古処誠二


●「UNKNOWN」(講談社ノベルス)

侵入不可能なはずの部屋の中に何故か盗聴器が仕掛けられた。密室の謎に挑むのは防諜のエキスパート・防衛部調査班の朝香ニ尉。犯人の残した微かな痕跡から、朝香は事件の全容を描き出す。

 第14回メフィスト賞受賞作。メフィスト賞はイロモノ/ゲテモノの代名詞なんですが、どうしてこんな極々ノーマルな作品が選ばれたのでしょうか。座談会で選考人が「どうしてメフィスト賞に応募したのか分からない」と論じてた作品があったけど、確かこれのコトだったような気がする。

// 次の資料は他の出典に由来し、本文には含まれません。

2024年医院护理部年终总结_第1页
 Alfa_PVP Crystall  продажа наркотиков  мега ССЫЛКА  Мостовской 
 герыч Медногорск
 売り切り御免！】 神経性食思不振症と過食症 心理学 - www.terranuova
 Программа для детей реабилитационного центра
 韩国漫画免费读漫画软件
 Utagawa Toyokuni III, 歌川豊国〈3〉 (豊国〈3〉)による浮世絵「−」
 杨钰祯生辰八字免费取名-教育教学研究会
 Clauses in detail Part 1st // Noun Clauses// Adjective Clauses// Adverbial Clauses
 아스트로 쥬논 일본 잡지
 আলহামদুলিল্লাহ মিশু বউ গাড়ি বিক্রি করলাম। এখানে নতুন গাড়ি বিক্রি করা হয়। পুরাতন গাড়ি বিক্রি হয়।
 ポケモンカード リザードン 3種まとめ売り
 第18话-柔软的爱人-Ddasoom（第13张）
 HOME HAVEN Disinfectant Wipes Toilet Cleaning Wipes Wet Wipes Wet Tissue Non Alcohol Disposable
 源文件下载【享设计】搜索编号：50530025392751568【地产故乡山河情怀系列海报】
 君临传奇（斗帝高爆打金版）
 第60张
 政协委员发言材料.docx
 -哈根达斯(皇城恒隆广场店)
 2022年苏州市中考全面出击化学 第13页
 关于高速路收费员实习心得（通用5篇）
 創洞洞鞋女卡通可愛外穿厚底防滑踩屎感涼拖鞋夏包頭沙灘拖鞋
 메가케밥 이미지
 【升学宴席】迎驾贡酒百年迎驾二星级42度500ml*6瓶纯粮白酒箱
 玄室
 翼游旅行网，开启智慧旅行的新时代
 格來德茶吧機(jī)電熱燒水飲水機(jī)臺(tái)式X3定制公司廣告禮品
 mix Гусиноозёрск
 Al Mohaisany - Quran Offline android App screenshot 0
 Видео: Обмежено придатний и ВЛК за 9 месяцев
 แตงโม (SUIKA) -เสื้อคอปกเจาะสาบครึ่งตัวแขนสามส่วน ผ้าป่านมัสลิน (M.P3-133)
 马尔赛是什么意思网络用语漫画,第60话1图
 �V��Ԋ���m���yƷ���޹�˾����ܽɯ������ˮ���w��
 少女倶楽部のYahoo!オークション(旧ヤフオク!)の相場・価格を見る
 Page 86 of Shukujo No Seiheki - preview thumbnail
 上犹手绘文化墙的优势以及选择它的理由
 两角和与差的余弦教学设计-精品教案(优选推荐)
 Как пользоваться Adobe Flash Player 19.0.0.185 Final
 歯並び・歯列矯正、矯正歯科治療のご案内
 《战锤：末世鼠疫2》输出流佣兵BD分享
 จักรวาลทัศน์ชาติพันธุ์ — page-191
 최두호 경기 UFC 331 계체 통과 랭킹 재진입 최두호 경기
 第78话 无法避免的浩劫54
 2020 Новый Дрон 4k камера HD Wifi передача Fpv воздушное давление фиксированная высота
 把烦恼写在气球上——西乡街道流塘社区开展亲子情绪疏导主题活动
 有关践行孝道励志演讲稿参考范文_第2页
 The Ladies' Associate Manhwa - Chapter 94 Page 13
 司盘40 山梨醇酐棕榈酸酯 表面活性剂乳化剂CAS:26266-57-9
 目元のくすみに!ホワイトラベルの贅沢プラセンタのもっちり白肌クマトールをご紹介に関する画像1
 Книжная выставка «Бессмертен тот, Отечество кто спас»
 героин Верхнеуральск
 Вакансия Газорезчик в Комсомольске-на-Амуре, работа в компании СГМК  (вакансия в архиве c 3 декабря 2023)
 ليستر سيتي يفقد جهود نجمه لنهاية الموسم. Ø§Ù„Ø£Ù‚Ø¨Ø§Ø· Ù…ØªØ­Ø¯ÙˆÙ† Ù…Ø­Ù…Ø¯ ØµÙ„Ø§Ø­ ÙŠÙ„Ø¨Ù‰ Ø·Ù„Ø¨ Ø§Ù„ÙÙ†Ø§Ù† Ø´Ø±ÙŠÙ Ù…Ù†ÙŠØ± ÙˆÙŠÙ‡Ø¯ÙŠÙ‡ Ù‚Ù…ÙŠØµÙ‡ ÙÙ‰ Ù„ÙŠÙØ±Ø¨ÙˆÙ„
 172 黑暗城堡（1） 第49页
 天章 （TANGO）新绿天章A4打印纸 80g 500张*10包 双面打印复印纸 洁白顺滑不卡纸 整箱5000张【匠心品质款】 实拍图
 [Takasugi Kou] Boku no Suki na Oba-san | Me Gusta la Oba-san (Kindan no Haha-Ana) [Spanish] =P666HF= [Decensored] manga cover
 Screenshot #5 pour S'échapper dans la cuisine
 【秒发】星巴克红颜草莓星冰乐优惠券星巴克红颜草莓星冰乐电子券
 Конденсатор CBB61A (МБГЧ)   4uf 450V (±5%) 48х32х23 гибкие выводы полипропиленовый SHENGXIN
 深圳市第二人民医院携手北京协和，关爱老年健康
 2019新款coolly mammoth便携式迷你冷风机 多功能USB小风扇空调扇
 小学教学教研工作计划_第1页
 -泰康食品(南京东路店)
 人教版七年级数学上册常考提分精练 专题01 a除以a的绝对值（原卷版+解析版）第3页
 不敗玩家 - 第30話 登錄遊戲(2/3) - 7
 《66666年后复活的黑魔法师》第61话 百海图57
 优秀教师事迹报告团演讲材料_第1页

 読後の印象としては、とにかく僕が今まで読んできた中で平均的/標準的なミステリという印象。インパクトは別にない。才能のある人がさらりと書いたような手際の良さも感じるし、悪く言えば量産型作家の1作という感じも受けましたが。悪く言うな。

 この人に関しては01年の12月31日の雑記で僕こんなコトを書いていました。

>最近気になるのが古処誠二作品。「2002本格ミステリ・ベスト10」の読者投票ランキングでの読者コメント、
「どの作品にも『動機』に意味を持たせてある。謎解きの面白さだけで終わらせない作者の非凡な才能を感じます」
これで興味を持ちました。動機ってのは純粋に謎を解くのみなら不要な要素だと思っているので、その部分がしっかり書かれてるってのはストーリーも重視してそうです。

 んで、この辺はどうだったかと言えば、確かに謎解きとストーリーの両輪がしっかりしてる作品でした。

 舞台は自衛隊。ホームズに朝香ニ尉、ワトソンに野上三曹。探偵資質ってのは同じモノを同じように五感で受信しても人よりも多くの情報を吸収するってコトだと考えれば、探偵はどこにでもいるもんだな、と思います。自衛隊ならではの問題や閉鎖世界のアレコレも、ちょっぴり衒学チックに、でもうるさくならない程度に描写されています。